Task description: Restate word for word the lines of the records below, starting at the line that contains "Feldsalat aus Samen ziehen" and ending at the line that contains "Building A Zip", with both of those lines included and nothing else.

Dataset records

────

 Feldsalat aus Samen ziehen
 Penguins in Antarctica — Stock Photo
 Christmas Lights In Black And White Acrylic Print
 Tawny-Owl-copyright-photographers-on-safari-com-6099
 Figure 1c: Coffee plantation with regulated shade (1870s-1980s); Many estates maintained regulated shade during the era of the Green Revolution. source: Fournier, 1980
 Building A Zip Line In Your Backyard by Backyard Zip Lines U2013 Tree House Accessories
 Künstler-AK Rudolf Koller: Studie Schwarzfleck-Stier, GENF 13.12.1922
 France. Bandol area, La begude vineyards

────

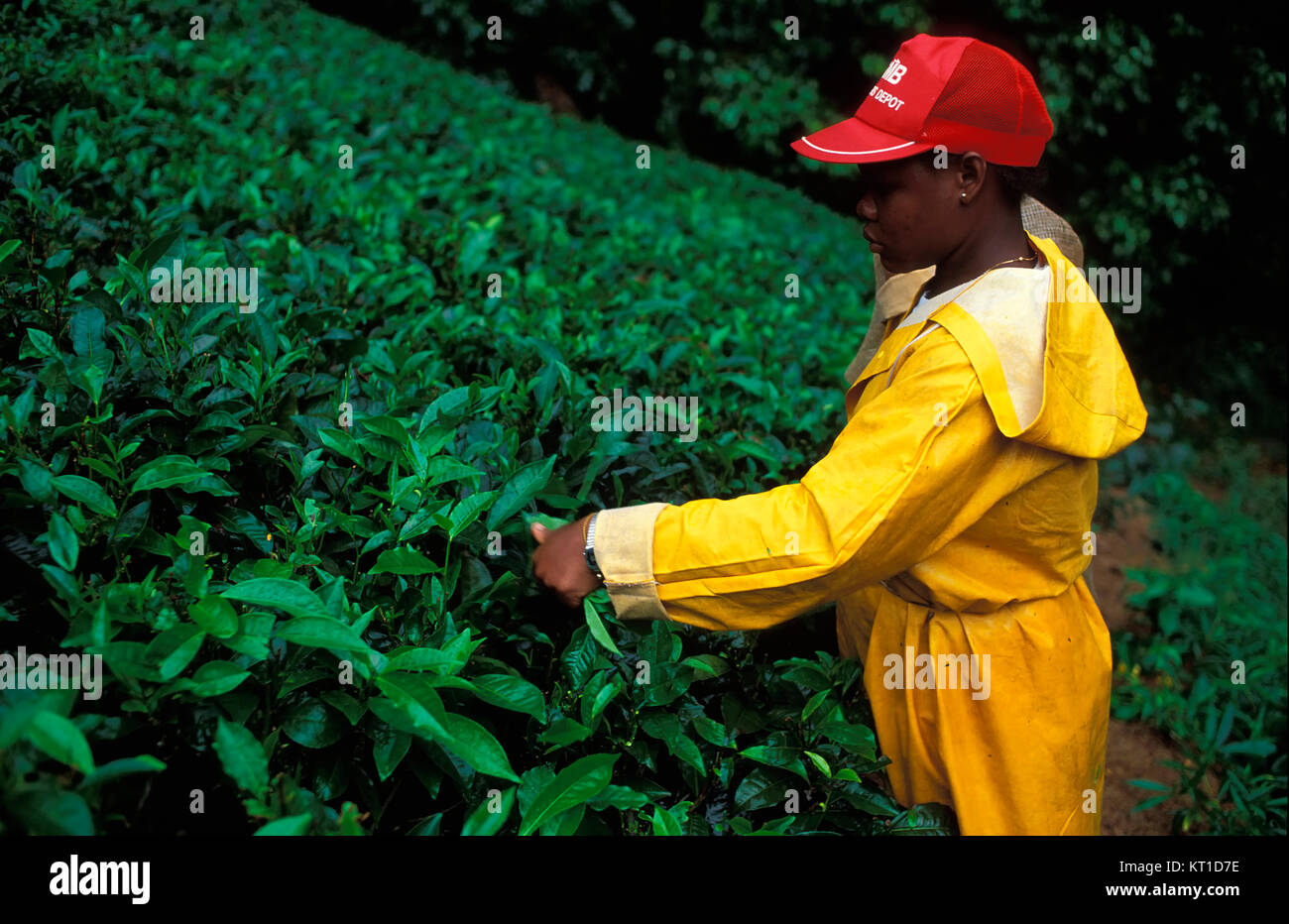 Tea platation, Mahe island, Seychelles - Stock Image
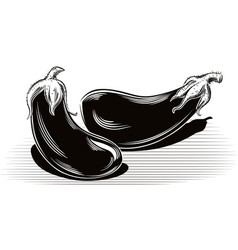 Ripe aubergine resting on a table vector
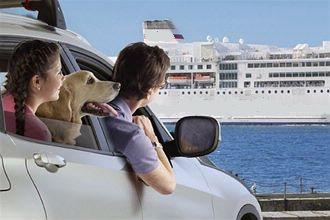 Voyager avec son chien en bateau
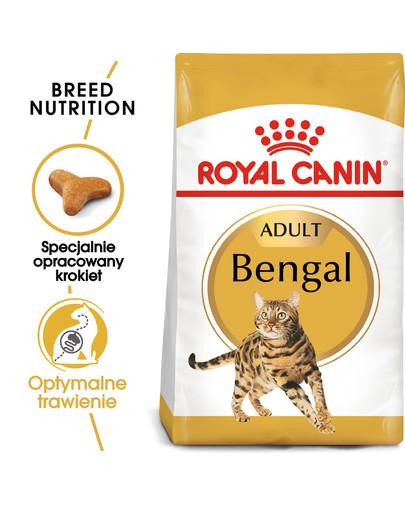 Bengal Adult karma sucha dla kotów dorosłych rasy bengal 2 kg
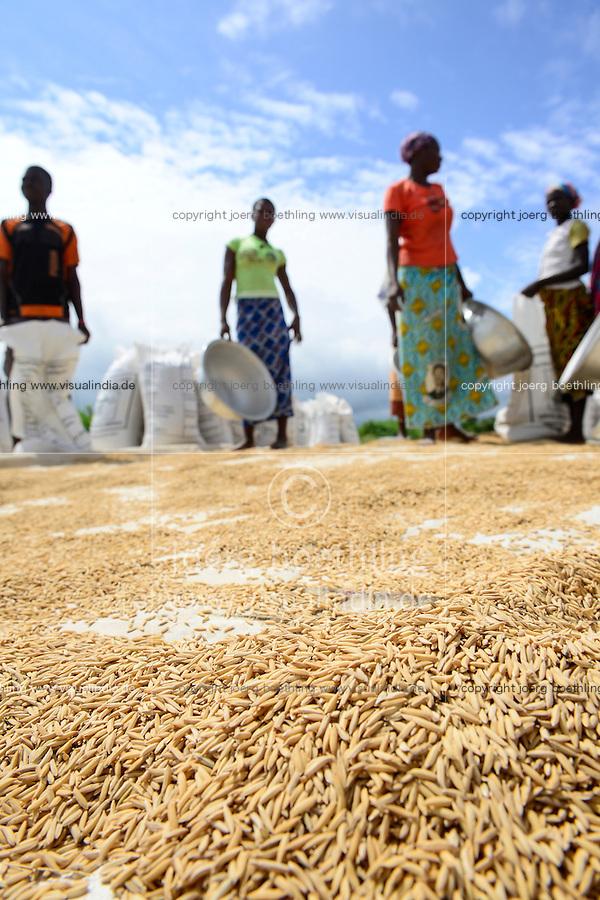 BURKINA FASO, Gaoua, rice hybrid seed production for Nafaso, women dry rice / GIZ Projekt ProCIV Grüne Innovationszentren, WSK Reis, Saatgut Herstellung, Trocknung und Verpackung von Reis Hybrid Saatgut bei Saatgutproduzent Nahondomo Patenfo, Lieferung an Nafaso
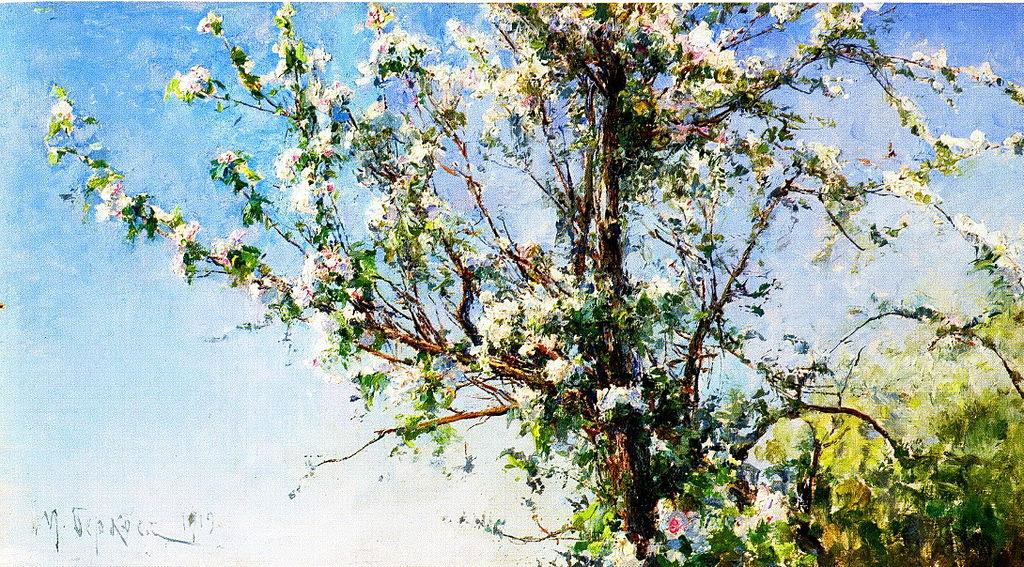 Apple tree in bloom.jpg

────

Result of this exercise:
 Feldsalat aus Samen ziehen
 Penguins in Antarctica — Stock Photo
 Christmas Lights In Black And White Acrylic Print
 Tawny-Owl-copyright-photographers-on-safari-com-6099
 Figure 1c: Coffee plantation with regulated shade (1870s-1980s); Many estates maintained regulated shade during the era of the Green Revolution. source: Fournier, 1980
 Building A Zip Line In Your Backyard by Backyard Zip Lines U2013 Tree House Accessories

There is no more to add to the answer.